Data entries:
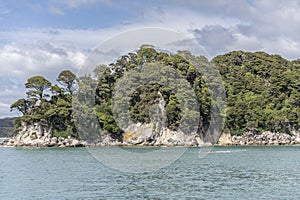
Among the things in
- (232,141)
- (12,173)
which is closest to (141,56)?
(232,141)

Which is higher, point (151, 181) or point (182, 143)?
point (182, 143)

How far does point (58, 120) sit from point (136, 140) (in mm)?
14020

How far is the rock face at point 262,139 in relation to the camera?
80.9 m

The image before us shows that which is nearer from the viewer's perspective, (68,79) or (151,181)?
(151,181)

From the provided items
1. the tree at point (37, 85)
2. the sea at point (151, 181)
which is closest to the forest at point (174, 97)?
the tree at point (37, 85)

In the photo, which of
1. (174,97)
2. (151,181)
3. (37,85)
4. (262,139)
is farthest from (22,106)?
(151,181)

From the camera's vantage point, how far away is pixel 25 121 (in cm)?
7556

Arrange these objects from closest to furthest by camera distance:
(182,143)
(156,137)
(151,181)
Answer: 1. (151,181)
2. (182,143)
3. (156,137)

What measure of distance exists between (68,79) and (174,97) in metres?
18.3

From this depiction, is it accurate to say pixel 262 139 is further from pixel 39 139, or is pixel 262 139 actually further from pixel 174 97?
pixel 39 139

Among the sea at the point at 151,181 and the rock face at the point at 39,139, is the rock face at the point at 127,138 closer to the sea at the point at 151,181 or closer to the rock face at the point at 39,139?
the rock face at the point at 39,139

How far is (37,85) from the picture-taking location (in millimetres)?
75938

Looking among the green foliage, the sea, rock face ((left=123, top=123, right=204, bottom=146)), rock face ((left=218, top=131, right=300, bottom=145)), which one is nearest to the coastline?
rock face ((left=218, top=131, right=300, bottom=145))

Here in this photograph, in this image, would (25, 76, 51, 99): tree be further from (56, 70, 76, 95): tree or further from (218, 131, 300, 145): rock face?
(218, 131, 300, 145): rock face
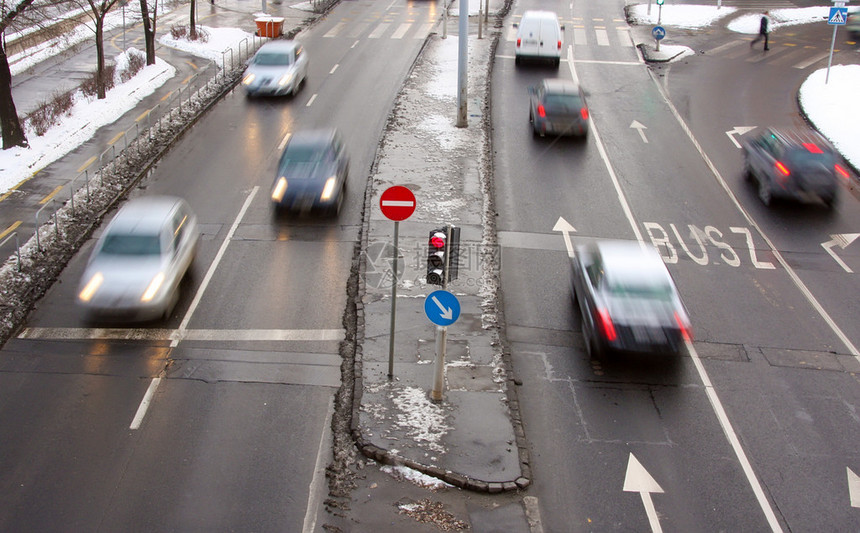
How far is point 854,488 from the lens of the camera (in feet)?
35.8

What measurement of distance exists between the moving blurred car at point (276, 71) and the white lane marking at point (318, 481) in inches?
758

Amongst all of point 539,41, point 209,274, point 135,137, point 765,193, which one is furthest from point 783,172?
point 135,137

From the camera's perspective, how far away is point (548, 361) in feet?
45.7

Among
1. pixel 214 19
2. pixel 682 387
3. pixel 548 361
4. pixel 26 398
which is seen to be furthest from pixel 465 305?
pixel 214 19

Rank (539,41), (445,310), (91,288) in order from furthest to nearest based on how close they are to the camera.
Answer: (539,41)
(91,288)
(445,310)

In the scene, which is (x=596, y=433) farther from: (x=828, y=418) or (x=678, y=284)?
(x=678, y=284)

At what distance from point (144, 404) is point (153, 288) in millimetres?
2820

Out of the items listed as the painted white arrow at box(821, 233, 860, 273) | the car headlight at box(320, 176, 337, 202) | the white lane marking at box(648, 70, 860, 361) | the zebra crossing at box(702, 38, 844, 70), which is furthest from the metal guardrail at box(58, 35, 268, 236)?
the zebra crossing at box(702, 38, 844, 70)

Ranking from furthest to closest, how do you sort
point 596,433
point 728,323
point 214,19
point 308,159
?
1. point 214,19
2. point 308,159
3. point 728,323
4. point 596,433

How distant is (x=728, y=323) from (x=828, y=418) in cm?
315

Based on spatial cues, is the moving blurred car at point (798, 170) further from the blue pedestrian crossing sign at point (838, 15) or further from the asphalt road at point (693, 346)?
the blue pedestrian crossing sign at point (838, 15)

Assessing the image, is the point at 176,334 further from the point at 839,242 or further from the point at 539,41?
the point at 539,41

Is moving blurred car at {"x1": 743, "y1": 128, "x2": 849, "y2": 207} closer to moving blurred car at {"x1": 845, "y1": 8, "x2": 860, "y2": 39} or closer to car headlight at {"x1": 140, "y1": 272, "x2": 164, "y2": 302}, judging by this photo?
car headlight at {"x1": 140, "y1": 272, "x2": 164, "y2": 302}

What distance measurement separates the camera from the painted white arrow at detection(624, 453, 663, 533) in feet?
34.0
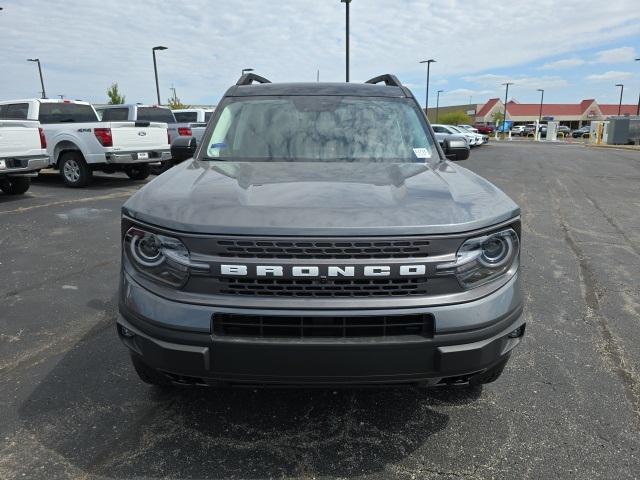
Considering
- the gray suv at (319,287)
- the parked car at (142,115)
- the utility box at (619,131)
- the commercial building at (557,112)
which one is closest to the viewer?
the gray suv at (319,287)

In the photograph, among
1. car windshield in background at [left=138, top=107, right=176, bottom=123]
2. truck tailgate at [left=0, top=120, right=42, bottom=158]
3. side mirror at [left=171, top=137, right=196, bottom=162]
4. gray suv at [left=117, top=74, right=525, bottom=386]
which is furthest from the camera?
car windshield in background at [left=138, top=107, right=176, bottom=123]

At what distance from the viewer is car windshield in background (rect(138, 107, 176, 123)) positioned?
574 inches

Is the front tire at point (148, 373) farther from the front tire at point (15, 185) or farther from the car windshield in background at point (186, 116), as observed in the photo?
the car windshield in background at point (186, 116)

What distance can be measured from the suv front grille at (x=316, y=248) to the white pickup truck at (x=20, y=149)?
9154 millimetres

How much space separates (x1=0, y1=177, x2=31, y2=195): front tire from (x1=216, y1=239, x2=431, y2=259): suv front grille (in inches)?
404

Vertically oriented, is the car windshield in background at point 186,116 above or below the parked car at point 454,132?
above

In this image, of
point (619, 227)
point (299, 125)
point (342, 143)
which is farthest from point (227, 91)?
point (619, 227)

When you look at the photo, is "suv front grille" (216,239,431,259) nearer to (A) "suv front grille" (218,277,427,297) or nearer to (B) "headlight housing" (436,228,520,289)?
(A) "suv front grille" (218,277,427,297)

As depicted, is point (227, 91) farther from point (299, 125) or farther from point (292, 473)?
point (292, 473)

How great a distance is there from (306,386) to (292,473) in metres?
0.49

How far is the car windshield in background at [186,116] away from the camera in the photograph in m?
17.8

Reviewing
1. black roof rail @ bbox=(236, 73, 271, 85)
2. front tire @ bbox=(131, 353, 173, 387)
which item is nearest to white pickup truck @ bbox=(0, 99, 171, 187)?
black roof rail @ bbox=(236, 73, 271, 85)

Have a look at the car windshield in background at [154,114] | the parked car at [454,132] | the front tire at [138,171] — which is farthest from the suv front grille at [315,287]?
the parked car at [454,132]

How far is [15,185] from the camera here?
34.9ft
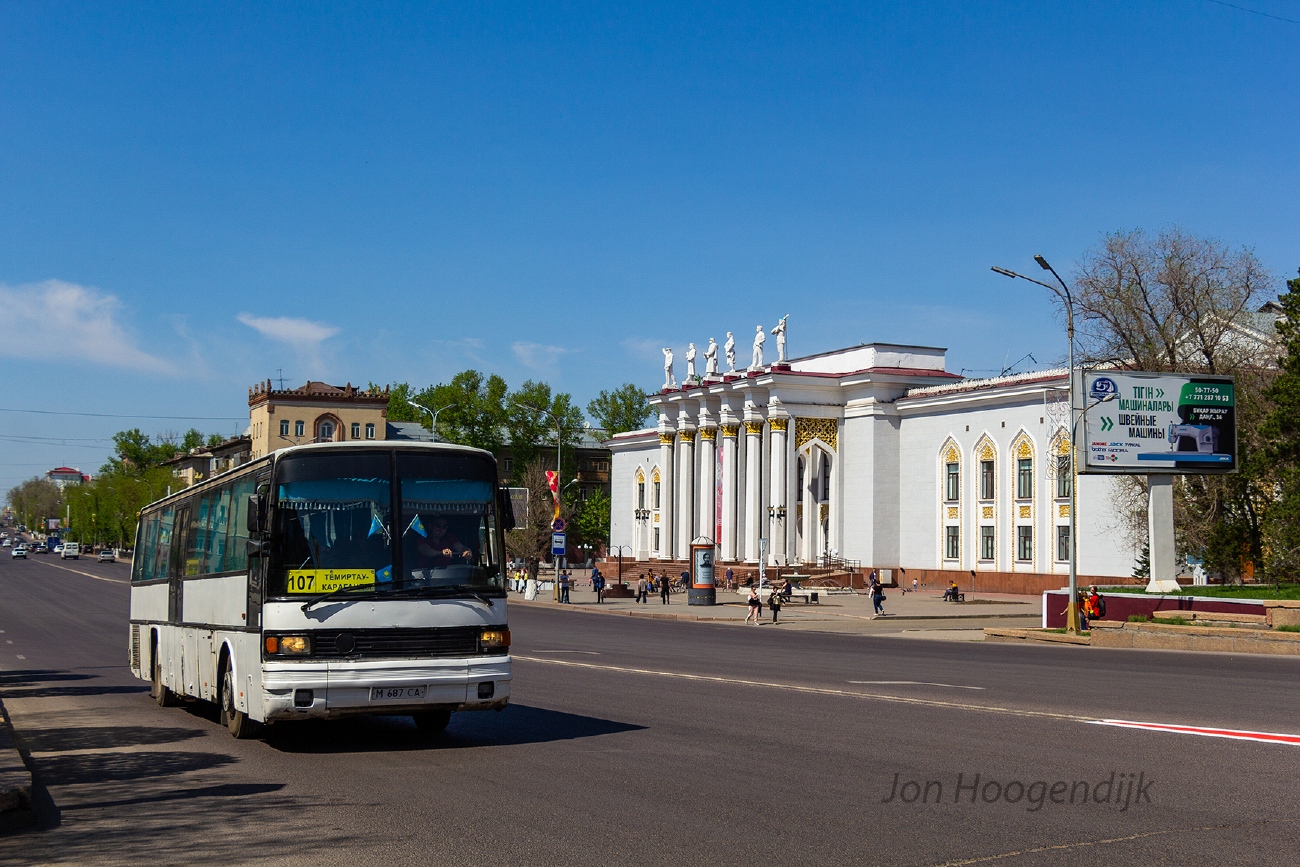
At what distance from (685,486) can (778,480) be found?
11.8m

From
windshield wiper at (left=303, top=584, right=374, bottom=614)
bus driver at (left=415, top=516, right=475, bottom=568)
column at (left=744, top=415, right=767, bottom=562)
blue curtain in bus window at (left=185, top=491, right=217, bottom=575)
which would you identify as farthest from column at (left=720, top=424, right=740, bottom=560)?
windshield wiper at (left=303, top=584, right=374, bottom=614)

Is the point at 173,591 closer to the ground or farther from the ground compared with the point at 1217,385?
closer to the ground

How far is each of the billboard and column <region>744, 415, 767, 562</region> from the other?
40.3 metres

EXERCISE OBJECTIVE:
Starting at the line that has "Have a look" and continuing through the end of the material, lay out each entry as a row of a two-column CSV with the headers input and output. Put each text in its own quoted field, replace line breaks with spaces, and leave out the picture markers.

COMPLETE ANSWER:
input,output
"Have a look at the car windshield in background at [154,114] | the parked car at [454,132] | the front tire at [138,171] — which is farthest from the suv front grille at [315,287]?","the parked car at [454,132]"
"How far is [15,185] from the camera here?","34.9ft"
"At what distance from (685,486) can (778,480) be found?","11.8m"
"From windshield wiper at (left=303, top=584, right=374, bottom=614) bus driver at (left=415, top=516, right=475, bottom=568) column at (left=744, top=415, right=767, bottom=562) blue curtain in bus window at (left=185, top=491, right=217, bottom=575) which would you identify as farthest from column at (left=720, top=424, right=740, bottom=560)?","windshield wiper at (left=303, top=584, right=374, bottom=614)"
"Is the point at 173,591 closer to the ground or farther from the ground compared with the point at 1217,385?","closer to the ground"
"How far is each of the billboard and column <region>744, 415, 767, 562</region> from the other?","40.3 metres"